This document discusses strategies for testing data processing pipelines. It begins by introducing various companies and speakers working with data applications and pipelines. It then covers topics like the anatomy of streaming and batch data pipelines, suitable test seams, test scopes from unit to integration, and strategies for testing streaming jobs, batch pipelines, and data quality. Anti-patterns for data pipeline testing are also discussed.
Top profile Call Girls In Bihar Sharif [ 7014168258 ] Call Me For Genuine Mod...

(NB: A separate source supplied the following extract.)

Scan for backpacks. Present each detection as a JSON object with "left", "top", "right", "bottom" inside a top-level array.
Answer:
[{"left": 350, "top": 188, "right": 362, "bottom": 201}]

Test strategies for data processing pipelines
1. www.mapflat.com
Test strategies for data
processing pipelines
Lars Albertsson, independent consultant (Mapflat)
Øyvind Løkling, Schibsted Products & Technology
1
2. www.mapflat.com
Who’s talking?
Swedish Institute of Computer. Science. (test & debug tools)
Sun Microsystems (large machine verification)
Google (Hangouts, productivity)
Recorded Future (NLP startup) (data integrations)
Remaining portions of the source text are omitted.